‘Great American Smokeout’ Draws Attention to Health Risks of Smoking
By Gerry J. Gilmore
American Forces Press Service
WASHINGTON, Nov. 15, 2006 Tomorrow’s 29th annual American Cancer Society “Great American Smokeout” gives military members and Defense Department civilians a chance to pause before lighting up and reflect that smoking poses significant risks to their health.
Smoking is the leading cause of preventable death, Dr. David N. Tornberg, deputy assistant secretary of defense for clinical and program policy, said during an interview with the Pentagon Channel.
Held on the third Thursday each year, the Smokeout encourages people to quit smoking for their health and well-being.
Indeed, about 30 percent of cancer deaths are attributable to smoking, Tornberg pointed out, noting that the habit also is known to cause asthma, emphysema, hardening of the arteries and other serious health problems.

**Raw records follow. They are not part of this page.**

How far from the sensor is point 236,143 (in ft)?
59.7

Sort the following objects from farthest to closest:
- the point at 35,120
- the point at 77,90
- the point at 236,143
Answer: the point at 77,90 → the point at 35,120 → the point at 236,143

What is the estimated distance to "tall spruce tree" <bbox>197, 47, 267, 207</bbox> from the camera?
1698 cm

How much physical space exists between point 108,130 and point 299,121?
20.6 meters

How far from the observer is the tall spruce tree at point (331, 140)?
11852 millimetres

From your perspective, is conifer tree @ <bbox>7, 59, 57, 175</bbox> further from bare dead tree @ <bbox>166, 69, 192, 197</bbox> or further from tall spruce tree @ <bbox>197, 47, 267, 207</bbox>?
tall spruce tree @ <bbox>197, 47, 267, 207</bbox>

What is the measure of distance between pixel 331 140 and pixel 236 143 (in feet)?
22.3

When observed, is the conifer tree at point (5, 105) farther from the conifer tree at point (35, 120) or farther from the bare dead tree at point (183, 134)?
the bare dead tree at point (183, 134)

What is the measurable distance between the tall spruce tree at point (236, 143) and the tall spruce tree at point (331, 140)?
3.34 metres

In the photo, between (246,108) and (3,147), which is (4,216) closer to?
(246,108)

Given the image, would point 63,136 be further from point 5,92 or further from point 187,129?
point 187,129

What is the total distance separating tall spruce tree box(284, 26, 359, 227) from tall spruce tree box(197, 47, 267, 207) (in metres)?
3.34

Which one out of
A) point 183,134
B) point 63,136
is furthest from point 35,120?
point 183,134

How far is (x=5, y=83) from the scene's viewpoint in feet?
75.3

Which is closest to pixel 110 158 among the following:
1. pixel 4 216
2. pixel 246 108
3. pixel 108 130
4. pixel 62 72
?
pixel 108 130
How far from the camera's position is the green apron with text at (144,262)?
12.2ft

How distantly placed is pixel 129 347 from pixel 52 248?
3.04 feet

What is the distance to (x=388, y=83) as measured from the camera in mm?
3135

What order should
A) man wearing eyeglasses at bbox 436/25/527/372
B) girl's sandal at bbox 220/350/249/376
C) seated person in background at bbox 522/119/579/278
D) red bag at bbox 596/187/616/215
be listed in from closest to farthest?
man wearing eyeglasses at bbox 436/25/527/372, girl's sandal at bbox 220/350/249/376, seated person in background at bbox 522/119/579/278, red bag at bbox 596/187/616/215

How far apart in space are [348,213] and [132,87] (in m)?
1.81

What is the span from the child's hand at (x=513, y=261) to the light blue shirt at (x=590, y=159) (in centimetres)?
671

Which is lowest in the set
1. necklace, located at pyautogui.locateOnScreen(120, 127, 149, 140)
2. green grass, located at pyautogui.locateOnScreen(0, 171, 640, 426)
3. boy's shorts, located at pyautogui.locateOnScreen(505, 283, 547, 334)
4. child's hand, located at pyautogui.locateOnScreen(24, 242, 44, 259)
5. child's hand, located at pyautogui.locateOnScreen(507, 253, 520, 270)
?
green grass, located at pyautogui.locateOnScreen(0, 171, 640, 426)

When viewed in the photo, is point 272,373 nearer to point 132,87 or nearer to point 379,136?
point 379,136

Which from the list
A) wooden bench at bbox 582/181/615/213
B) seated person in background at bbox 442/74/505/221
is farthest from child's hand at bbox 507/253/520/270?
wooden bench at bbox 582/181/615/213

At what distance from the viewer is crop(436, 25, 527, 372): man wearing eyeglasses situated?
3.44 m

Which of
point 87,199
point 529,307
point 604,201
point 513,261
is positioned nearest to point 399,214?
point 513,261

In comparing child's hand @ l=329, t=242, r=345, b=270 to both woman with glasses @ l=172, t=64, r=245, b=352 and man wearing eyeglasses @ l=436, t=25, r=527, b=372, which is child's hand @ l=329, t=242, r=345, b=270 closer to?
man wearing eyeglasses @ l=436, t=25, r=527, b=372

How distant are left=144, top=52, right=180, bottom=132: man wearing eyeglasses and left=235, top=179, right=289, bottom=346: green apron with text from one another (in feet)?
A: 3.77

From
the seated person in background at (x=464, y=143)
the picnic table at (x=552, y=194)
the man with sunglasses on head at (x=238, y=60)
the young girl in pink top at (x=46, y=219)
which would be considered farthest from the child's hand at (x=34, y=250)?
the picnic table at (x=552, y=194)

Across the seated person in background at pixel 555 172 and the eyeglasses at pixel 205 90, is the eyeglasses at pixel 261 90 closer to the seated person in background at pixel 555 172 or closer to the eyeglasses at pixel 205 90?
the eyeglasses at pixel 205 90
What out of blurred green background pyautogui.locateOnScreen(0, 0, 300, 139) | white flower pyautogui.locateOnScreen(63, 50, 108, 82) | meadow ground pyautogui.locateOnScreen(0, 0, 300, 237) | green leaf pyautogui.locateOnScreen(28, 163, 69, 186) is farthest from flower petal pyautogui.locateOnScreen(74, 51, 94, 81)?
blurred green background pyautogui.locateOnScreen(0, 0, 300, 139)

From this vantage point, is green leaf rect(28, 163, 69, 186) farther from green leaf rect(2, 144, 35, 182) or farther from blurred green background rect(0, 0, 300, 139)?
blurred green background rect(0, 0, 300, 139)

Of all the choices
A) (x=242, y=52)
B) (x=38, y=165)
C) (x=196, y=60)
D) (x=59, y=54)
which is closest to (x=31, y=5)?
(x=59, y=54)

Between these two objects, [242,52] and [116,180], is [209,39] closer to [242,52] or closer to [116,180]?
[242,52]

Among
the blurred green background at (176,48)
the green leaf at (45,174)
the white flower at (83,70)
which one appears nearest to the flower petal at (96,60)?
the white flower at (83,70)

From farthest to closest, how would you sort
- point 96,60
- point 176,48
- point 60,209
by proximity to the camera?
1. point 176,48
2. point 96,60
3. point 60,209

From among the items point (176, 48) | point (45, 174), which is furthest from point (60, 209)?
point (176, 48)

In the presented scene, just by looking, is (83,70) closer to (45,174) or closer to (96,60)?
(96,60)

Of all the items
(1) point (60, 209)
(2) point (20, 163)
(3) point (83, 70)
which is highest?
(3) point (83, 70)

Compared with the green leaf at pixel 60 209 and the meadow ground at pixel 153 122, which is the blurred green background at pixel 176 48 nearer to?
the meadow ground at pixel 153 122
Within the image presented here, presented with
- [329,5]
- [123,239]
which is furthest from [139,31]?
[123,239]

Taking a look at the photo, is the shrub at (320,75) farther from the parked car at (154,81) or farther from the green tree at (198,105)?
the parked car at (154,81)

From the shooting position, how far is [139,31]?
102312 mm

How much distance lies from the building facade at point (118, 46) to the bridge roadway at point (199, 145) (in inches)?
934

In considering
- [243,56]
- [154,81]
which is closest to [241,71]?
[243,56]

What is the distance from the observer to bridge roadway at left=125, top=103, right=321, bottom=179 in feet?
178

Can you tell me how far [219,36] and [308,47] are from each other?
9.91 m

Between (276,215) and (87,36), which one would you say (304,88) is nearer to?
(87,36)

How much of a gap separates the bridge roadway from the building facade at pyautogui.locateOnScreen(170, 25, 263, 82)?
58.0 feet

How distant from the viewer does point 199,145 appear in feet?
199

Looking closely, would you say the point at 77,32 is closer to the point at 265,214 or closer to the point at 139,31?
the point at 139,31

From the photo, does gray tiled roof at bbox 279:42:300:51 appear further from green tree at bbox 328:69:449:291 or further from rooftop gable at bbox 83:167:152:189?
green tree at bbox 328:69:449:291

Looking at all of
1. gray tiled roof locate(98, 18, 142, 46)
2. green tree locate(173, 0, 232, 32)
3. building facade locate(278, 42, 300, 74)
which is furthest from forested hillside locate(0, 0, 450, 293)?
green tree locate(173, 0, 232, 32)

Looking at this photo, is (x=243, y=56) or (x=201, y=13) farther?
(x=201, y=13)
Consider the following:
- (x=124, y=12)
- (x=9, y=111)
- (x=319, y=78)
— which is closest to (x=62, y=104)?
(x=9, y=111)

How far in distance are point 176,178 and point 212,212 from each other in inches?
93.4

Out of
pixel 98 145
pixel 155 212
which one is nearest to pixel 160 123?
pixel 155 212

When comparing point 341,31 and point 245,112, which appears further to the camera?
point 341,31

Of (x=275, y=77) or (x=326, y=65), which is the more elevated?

Smokers also are ill more often than nonsmokers, Tornberg said, and have higher hospitalization rates.
Yet, despite the well-publicized health risks connected to smoking, the military has witnessed rising smoking rates among younger servicemembers in recent years, Tornberg said.
“Unfortunately, our smoking rate is higher than the civilian norm,” Tornberg acknowledged. “We have about a 32 percent smoking rate within the services.” Surveys show most military smokers are young people holding the ranks of private through staff sergeant, he said.
Servicemembers cite stress or boredom as reasons for taking up smoking, Tornberg said, noting that most military smokers pick up the habit after completing initial military training. Other servicemembers start smoking, he added, after they’ve been deployed overseas.
The military offers smoking cessation assistance through its health care facilities, Tornberg said, as well as a hotline to help smokers quit. The DoD-sponsored toll-free smoking cessation Quitline is available at 888-742-0742.
The military has been tracking servicemembers’ smoking habits for the past 40 years or so, Tornberg noted. The good news, he reported, is that overall smoking within the military has dramatically decreased over that time period.
“We are winning the fight, albeit slowly” against smoking in the military, Tornberg asserted, while acknowledging the recent upward incidence of smoking among younger servicemembers.
Having quit smoking cigarettes, some servicemembers have switched to smokeless tobacco products, Tornberg observed. However, such products -- like cigarettes -- contain the drug nicotine, he pointed out.
“Nicotine is additive, and nicotine is the cause of many, many of the medical conditions associated with smoking,” Tornberg said. Nicotine, he explained, alters blood flow and makes servicemembers who ingest the drug more susceptible to heat stress. And nicotine degrades a person’s night vision by as much as 20 to 50 percent, Tornberg noted, depending on altitude.
Smoking also reduces endurance and causes the body to take longer to heal, Tornberg pointed out.
“So, there are a lot of immediate negative health effects from smoking,” Tornberg said. “And, in a way, if we think about it, smokers have made, perhaps, a conscious decision not to take care of themselves in some respect.”
Tornberg urged servicemembers who don’t smoke not to start. Quitting smoking, he acknowledged, isn’t easy.
“The average smoker attempts to quit three to four times over his lifespan before he successfully quits,” Tornberg explained, pointing to nicotine’s additive quality.
Therefore, most smokers –- including military -- require counseling and medications, he noted, to successfully kick the habit.
“And, their primary care physician can certainly assist them in their journey to quit smoking,” Tornberg concluded.